My future elementary teachers always struggle to name the denominator when they need to find \frac{1}{4} of 1\frac{1}{2}.

They draw the picture.

4091_001

They know that the numerator needs to be 3. And then they argue about whether the denominator should be 12 or 16.

I struggle every year to get 8 on the table as an acceptable answer. I usually end up being a voice of authority for 8, and we discuss what the whole is if you use 12 or 16 as the denominator.

My students don’t like 8 because that means the answer is \frac{3}{8} of one square, but the pieces come from different squares.

This year, I had an insight that helped a lot. The question was this:

What are some situations in life when you get two same-sized parts of distinct wholes?

I opened the class session following our usual denominator debate with this question and it helped us to focus on the issue at hand.

After a few false starts (i.e. examples that didn’t really exemplify what we were after), we settled on this scenario.

When you buy a 75¢ pop from a vending machine, by inserting a dollar you get back a quarter. Do it again and now you have two quarters. Each quarter came from a different dollar, but they are still quarters. Each is one-fourth of a dollar and together they are half a dollar (even though collectively, they are one-fourth of the money you started with).

Back to the squares and we had a frame of reference for eighths.

I have been teaching this course for 8 years.

What is it like to be Christopher’s College Algebra student?

I happened across a review sheet for another instructor’s College Algebra exam today. I know not whose, nor do I wish to know. I just want to use it as an example of what my poor students have to go through.

There were eight tasks on the review sheet. I would like my students to have the skills represented in those tasks for sure. But I wouldn’t happy with just those skills.

So here are the tasks. Each is followed up by the sort of question I would ask my students on an exam. Pity them.

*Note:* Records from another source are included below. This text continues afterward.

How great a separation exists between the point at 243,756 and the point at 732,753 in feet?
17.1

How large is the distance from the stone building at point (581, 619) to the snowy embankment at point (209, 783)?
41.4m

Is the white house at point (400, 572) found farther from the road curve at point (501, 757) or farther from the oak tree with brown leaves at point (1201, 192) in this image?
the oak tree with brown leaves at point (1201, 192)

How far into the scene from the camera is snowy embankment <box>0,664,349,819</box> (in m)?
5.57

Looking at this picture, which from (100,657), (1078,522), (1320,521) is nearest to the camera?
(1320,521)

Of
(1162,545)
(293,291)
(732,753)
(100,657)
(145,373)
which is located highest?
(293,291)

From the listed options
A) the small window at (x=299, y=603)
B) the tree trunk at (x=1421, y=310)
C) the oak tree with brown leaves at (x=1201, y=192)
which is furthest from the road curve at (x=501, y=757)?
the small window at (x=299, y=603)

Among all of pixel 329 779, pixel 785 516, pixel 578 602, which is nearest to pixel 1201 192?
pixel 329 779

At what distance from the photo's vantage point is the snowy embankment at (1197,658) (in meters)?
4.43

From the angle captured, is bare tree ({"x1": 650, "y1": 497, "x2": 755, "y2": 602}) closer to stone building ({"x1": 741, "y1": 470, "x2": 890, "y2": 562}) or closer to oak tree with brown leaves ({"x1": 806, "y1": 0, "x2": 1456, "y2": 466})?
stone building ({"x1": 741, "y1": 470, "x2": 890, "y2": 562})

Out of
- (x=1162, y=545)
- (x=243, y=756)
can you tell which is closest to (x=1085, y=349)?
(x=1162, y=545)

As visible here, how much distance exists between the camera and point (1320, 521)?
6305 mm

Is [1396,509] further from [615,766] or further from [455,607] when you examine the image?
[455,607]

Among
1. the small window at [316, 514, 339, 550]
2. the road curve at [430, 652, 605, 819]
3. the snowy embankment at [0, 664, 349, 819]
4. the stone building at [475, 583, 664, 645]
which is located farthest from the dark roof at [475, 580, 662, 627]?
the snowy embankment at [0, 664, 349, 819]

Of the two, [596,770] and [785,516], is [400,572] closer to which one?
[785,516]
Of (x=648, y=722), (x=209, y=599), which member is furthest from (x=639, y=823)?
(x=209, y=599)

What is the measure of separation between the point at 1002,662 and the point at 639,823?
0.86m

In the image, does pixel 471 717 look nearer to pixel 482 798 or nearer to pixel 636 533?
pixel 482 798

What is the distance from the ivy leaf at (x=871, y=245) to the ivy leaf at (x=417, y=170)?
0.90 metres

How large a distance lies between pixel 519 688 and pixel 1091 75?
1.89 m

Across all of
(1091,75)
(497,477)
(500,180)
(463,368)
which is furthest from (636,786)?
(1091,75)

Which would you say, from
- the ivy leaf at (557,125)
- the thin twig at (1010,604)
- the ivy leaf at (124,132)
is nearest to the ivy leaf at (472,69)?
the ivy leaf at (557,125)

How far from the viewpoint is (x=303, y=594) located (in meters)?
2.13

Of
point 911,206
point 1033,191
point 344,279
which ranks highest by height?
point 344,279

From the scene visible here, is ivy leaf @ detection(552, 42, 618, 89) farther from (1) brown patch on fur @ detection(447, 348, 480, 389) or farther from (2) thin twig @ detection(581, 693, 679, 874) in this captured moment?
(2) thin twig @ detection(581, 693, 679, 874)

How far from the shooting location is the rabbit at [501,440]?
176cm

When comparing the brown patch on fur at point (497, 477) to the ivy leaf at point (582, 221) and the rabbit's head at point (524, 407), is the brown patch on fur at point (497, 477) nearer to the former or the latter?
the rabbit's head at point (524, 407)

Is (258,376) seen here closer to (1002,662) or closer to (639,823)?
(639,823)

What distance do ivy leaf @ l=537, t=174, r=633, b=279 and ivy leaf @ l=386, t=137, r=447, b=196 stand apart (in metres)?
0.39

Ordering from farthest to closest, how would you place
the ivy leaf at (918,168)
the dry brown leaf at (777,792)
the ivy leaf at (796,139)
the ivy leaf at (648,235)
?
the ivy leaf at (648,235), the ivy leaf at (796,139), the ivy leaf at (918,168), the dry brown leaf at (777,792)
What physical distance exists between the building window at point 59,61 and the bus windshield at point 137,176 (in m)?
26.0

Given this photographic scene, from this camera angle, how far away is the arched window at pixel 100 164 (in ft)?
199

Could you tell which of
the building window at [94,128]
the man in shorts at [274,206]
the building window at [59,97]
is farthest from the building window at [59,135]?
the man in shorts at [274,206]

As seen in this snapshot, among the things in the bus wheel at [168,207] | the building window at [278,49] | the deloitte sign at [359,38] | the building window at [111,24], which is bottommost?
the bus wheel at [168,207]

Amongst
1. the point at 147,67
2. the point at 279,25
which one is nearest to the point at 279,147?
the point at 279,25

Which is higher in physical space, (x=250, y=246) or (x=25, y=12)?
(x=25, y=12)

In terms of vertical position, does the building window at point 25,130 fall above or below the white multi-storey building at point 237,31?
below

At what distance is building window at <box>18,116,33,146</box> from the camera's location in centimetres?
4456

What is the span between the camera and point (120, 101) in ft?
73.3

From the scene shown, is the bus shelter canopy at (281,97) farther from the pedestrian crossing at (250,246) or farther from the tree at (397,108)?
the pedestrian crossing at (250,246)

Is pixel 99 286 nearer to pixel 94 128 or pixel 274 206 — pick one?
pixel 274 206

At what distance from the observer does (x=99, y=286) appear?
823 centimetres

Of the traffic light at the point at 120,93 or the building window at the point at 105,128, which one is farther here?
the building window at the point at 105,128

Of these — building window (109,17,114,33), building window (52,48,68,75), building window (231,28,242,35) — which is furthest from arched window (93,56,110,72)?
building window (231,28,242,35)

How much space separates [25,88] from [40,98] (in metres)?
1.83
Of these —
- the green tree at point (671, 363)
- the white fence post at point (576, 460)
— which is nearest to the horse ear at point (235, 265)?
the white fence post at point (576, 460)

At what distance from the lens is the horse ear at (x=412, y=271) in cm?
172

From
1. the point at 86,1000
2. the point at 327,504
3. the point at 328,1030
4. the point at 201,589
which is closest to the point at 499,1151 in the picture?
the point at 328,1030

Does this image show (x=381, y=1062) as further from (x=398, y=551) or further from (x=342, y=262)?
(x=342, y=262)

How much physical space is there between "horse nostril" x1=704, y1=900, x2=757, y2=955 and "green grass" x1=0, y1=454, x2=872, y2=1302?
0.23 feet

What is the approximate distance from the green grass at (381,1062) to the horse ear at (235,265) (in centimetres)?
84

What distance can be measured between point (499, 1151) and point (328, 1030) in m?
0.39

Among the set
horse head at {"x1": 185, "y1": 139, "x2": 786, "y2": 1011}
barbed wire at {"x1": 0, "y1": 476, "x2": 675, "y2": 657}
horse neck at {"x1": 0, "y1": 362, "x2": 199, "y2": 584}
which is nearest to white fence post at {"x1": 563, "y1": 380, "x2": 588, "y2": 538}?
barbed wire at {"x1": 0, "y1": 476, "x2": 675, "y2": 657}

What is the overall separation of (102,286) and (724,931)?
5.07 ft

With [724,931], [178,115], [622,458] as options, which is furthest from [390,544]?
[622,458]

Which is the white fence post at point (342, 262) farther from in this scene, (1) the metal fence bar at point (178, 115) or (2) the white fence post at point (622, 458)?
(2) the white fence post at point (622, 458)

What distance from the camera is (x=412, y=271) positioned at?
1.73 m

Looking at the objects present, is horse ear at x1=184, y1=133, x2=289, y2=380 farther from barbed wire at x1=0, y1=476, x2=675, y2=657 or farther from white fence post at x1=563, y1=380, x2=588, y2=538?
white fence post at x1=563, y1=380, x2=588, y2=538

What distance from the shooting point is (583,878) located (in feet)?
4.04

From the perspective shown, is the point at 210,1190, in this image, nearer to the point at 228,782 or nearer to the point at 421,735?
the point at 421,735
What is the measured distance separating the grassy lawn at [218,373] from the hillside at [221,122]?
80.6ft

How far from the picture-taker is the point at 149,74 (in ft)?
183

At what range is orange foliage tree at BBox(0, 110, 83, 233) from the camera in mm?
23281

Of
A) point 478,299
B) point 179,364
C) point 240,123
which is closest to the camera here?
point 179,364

  1. Original: Find the domain and range of f(x)=\sqrt{x+2}. Follow up: Give two more functions: one that has the same range as f but a different domain, and one that has the same domain as f but a different range.
  2. Original:  Is f(x)=x^{2}+x even or odd or neither. Follow up: Can a function be both?
  3. Original:  Solve the absolute value inequality |2-5x|<7 and graph the solutions. Follow up: How do these solutions relate to the function f(x)=2-5x?
  4. Original: Graph the function f(x)=x^{2}+4. Then find the intervals on which f is increasing and decreasing. Are there any local maxima or minima? If yes, where are they located? Follow up: Choose two points near a maximum or minimum value (if such a value exists). Find and comment on the average rate of change between these two points.
  5. Original: If g(x)=6x^{2}+5, find the net change and the average rate of change between x=-2 and x=1 Follow up: Why are these values different? BONUS: Give a new function for which these values are equal between the same two points.
  6. Original: If h(x)=\sqrt{x}, write the transformations that yield g(x)=\sqrt{x+2}+1. Also graph both h(x) and g(x) on the same coordinate axes. Follow up: How many solutions are there to this system of equations? \begin{cases} y=\sqrt{x} \\ y=\sqrt{x+2}+1 \end{cases}
  7. Original: If t(x)=2x-1 and s(x)=\sqrt{x+1}, then what are t(x)+s(x), t(x)-s(x), t(x)*s(x) and \frac{t(x)}{s(x)}? Also list the domain for each case. Follow up: Choose one of the four functions you wrote. Write its inverse (if such a thing exists).
  8. Original: Graph this piecewise function f(x)= \begin{cases} 1, x\le 0 \\ x, x>0 \end{cases} Follow up: There is a gap in the graph. Change the second piece of the function to eliminate this gap.